▶ WORK TO COMPLETE
Your task is to restate the data word for word.

▶ EXTRACTED MATERIAL
»»
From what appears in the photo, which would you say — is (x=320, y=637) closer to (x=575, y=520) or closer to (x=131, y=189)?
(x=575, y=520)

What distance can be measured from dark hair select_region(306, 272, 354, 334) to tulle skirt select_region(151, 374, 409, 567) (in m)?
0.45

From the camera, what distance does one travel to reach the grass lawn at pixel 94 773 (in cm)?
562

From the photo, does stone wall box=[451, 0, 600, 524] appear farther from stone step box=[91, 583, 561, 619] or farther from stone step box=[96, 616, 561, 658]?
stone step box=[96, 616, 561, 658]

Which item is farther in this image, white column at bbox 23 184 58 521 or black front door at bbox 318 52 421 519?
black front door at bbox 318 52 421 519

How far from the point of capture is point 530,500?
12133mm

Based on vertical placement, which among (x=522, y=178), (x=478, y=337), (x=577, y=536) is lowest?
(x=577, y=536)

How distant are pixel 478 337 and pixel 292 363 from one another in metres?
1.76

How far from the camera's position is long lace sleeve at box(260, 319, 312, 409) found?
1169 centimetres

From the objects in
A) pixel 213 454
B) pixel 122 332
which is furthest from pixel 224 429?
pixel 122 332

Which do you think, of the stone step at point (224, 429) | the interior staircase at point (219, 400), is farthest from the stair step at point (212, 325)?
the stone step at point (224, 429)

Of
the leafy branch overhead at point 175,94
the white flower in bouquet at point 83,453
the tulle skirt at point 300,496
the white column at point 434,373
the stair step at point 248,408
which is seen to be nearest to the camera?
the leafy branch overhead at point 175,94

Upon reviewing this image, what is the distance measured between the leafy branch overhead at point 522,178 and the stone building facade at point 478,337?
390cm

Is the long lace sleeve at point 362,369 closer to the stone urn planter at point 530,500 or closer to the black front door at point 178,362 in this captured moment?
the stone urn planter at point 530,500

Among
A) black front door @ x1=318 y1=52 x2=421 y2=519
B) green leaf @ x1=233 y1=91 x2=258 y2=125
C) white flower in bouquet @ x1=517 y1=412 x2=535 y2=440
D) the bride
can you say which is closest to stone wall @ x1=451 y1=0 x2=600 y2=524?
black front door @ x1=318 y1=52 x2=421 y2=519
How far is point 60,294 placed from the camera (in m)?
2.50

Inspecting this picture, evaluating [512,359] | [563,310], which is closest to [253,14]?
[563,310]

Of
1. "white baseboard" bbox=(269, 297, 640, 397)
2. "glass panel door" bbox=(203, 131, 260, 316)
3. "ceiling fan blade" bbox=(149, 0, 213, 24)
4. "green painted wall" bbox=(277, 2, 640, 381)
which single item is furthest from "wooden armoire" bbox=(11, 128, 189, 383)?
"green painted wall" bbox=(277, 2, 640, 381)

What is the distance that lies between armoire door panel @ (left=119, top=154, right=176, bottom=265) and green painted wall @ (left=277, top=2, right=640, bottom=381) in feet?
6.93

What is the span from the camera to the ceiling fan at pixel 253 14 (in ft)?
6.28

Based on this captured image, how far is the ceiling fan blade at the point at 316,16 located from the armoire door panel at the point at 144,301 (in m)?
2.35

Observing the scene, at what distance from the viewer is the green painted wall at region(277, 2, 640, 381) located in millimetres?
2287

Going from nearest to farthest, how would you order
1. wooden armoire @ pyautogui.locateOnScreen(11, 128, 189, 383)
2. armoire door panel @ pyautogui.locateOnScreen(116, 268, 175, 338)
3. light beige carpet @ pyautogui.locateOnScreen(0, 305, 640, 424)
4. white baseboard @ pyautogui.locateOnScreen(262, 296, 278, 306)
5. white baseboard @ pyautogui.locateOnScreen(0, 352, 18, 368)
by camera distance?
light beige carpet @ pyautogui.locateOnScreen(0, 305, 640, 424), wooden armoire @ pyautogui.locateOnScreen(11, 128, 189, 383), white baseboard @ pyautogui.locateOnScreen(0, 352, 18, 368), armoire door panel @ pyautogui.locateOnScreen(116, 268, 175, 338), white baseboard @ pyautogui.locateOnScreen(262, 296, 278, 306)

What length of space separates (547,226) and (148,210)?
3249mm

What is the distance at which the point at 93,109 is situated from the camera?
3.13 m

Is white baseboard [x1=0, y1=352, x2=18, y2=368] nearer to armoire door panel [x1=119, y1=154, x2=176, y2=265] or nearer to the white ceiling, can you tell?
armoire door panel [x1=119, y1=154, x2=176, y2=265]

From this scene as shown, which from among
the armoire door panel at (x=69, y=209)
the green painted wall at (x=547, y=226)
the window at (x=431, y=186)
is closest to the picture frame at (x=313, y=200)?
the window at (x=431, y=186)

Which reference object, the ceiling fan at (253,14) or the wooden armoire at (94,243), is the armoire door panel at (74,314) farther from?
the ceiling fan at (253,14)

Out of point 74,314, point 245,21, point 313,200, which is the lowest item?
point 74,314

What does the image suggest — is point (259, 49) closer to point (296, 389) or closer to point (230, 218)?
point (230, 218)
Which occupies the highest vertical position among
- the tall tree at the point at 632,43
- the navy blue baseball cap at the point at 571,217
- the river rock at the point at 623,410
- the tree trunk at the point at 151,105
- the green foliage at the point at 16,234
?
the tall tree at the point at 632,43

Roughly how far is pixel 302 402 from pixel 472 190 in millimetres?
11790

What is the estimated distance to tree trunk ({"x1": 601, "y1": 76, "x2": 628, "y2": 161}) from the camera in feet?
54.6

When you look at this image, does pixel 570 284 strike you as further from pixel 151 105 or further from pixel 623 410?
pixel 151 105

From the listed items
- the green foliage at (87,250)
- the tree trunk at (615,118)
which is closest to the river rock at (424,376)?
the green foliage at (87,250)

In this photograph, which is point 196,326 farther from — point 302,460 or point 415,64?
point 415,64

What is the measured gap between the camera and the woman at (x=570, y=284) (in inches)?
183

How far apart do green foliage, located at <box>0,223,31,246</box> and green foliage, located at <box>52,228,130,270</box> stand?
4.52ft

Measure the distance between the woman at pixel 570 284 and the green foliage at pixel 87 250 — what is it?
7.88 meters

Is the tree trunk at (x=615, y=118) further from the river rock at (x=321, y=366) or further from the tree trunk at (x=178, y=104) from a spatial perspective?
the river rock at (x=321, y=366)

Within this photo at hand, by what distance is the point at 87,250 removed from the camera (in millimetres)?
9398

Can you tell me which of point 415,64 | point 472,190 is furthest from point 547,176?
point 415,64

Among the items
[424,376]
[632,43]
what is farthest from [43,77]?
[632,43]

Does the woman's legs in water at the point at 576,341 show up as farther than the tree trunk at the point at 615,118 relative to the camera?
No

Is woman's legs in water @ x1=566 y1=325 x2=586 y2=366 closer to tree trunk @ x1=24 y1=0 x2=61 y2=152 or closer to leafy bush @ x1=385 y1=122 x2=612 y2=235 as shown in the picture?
««
▶ ANSWER FOR THE TASK
From what appears in the photo, which would you say — is (x=320, y=637) closer to (x=575, y=520) or closer to (x=131, y=189)?
(x=575, y=520)

What distance can be measured from dark hair select_region(306, 272, 354, 334) to tulle skirt select_region(151, 374, 409, 567) (in m)?
0.45

From the camera, what distance does one travel to reach the grass lawn at pixel 94 773 (in cm)?
562

From the photo, does stone wall box=[451, 0, 600, 524] appear farther from stone step box=[91, 583, 561, 619] or farther from stone step box=[96, 616, 561, 658]?
stone step box=[96, 616, 561, 658]

Which item is farther in this image, white column at bbox 23 184 58 521 or black front door at bbox 318 52 421 519?
black front door at bbox 318 52 421 519

How far from the point of capture is point 530,500?
12133mm

Based on vertical placement, which among (x=522, y=178), (x=478, y=337), (x=577, y=536) is lowest?
(x=577, y=536)

How distant are pixel 478 337 and pixel 292 363 from one another in metres?
1.76

How far from the camera's position is long lace sleeve at box(260, 319, 312, 409) found?
1169 centimetres

From the objects in
A) pixel 213 454
B) pixel 122 332
which is furthest from pixel 224 429?
pixel 122 332

Which do you think, of the stone step at point (224, 429) | the interior staircase at point (219, 400), is farthest from the stair step at point (212, 325)?
the stone step at point (224, 429)

Of
the leafy branch overhead at point 175,94
the white flower in bouquet at point 83,453
the tulle skirt at point 300,496
the white column at point 434,373
the stair step at point 248,408
which is seen to be nearest to the camera?
the leafy branch overhead at point 175,94

Upon reviewing this image, what is the distance measured between the leafy branch overhead at point 522,178 and the stone building facade at point 478,337?
390cm

Is the long lace sleeve at point 362,369 closer to the stone urn planter at point 530,500 or closer to the black front door at point 178,362 in this captured moment?
the stone urn planter at point 530,500

Among
A) black front door @ x1=318 y1=52 x2=421 y2=519
B) green leaf @ x1=233 y1=91 x2=258 y2=125
C) white flower in bouquet @ x1=517 y1=412 x2=535 y2=440
D) the bride
can you say which is closest to stone wall @ x1=451 y1=0 x2=600 y2=524?
black front door @ x1=318 y1=52 x2=421 y2=519
How far is point 60,294 placed from the camera (in m)?
2.50

Inspecting this picture, evaluating [512,359] | [563,310], which is closest to [253,14]?
[563,310]

Of
1. "white baseboard" bbox=(269, 297, 640, 397)
2. "glass panel door" bbox=(203, 131, 260, 316)
3. "ceiling fan blade" bbox=(149, 0, 213, 24)
4. "green painted wall" bbox=(277, 2, 640, 381)
which single item is furthest from "wooden armoire" bbox=(11, 128, 189, 383)?
"green painted wall" bbox=(277, 2, 640, 381)

What is the distance that lies between armoire door panel @ (left=119, top=154, right=176, bottom=265) and green painted wall @ (left=277, top=2, right=640, bottom=381) in feet?
6.93

What is the span from the camera to the ceiling fan at pixel 253 14 (in ft)?
6.28

Based on this captured image, how far is the ceiling fan blade at the point at 316,16 located from the armoire door panel at the point at 144,301 (in m)?
2.35

Observing the scene, at what distance from the viewer is the green painted wall at region(277, 2, 640, 381) located in millimetres?
2287

Going from nearest to farthest, how would you order
1. wooden armoire @ pyautogui.locateOnScreen(11, 128, 189, 383)
2. armoire door panel @ pyautogui.locateOnScreen(116, 268, 175, 338)
3. light beige carpet @ pyautogui.locateOnScreen(0, 305, 640, 424)
4. white baseboard @ pyautogui.locateOnScreen(262, 296, 278, 306)
5. white baseboard @ pyautogui.locateOnScreen(0, 352, 18, 368)
by camera distance?
light beige carpet @ pyautogui.locateOnScreen(0, 305, 640, 424), wooden armoire @ pyautogui.locateOnScreen(11, 128, 189, 383), white baseboard @ pyautogui.locateOnScreen(0, 352, 18, 368), armoire door panel @ pyautogui.locateOnScreen(116, 268, 175, 338), white baseboard @ pyautogui.locateOnScreen(262, 296, 278, 306)

What length of space separates (547,226) and (148,210)?
3249mm

What is the distance at which the point at 93,109 is situated from the camera?
3.13 m

Is white baseboard [x1=0, y1=352, x2=18, y2=368] nearer to armoire door panel [x1=119, y1=154, x2=176, y2=265] or nearer to the white ceiling, can you tell?
armoire door panel [x1=119, y1=154, x2=176, y2=265]

From this scene as shown, which from among
the armoire door panel at (x=69, y=209)
the green painted wall at (x=547, y=226)
the window at (x=431, y=186)
is closest to the picture frame at (x=313, y=200)?
the window at (x=431, y=186)

Which reference object, the ceiling fan at (253,14) or the wooden armoire at (94,243), is the armoire door panel at (74,314) farther from?
the ceiling fan at (253,14)

Out of point 74,314, point 245,21, point 313,200, which is the lowest item?
point 74,314

What does the image suggest — is point (259, 49) closer to point (296, 389) or closer to point (230, 218)?
point (230, 218)
Which occupies the highest vertical position among
- the tall tree at the point at 632,43
- the navy blue baseball cap at the point at 571,217
- the river rock at the point at 623,410
- the tree trunk at the point at 151,105
- the green foliage at the point at 16,234
?
the tall tree at the point at 632,43

Roughly how far is pixel 302 402 from pixel 472 190 in millimetres?
11790

What is the estimated distance to tree trunk ({"x1": 601, "y1": 76, "x2": 628, "y2": 161}) from the camera in feet?
54.6

When you look at this image, does pixel 570 284 strike you as further from pixel 151 105 or further from pixel 623 410?
pixel 151 105

From the listed items
- the green foliage at (87,250)
- the tree trunk at (615,118)
which is closest to the river rock at (424,376)?
the green foliage at (87,250)

In this photograph, which is point 196,326 farther from — point 302,460 or point 415,64?
point 415,64

What is the measured gap between the camera and the woman at (x=570, y=284) (in inches)?
183

How far apart do green foliage, located at <box>0,223,31,246</box> and green foliage, located at <box>52,228,130,270</box> stand?
4.52ft

Measure the distance between the woman at pixel 570 284 and the green foliage at pixel 87 250 — what is it?
7.88 meters

Is the tree trunk at (x=615, y=118) further from the river rock at (x=321, y=366) or further from the tree trunk at (x=178, y=104) from a spatial perspective?
the river rock at (x=321, y=366)

Within this photo at hand, by what distance is the point at 87,250 removed from the camera (in millimetres)?
9398

Can you tell me which of point 415,64 | point 472,190 is furthest from point 547,176?
point 415,64

Among the items
[424,376]
[632,43]
what is farthest from [43,77]?
[632,43]

Does the woman's legs in water at the point at 576,341 show up as farther than the tree trunk at the point at 615,118 relative to the camera?
No

Is woman's legs in water @ x1=566 y1=325 x2=586 y2=366 closer to tree trunk @ x1=24 y1=0 x2=61 y2=152 or closer to leafy bush @ x1=385 y1=122 x2=612 y2=235 as shown in the picture?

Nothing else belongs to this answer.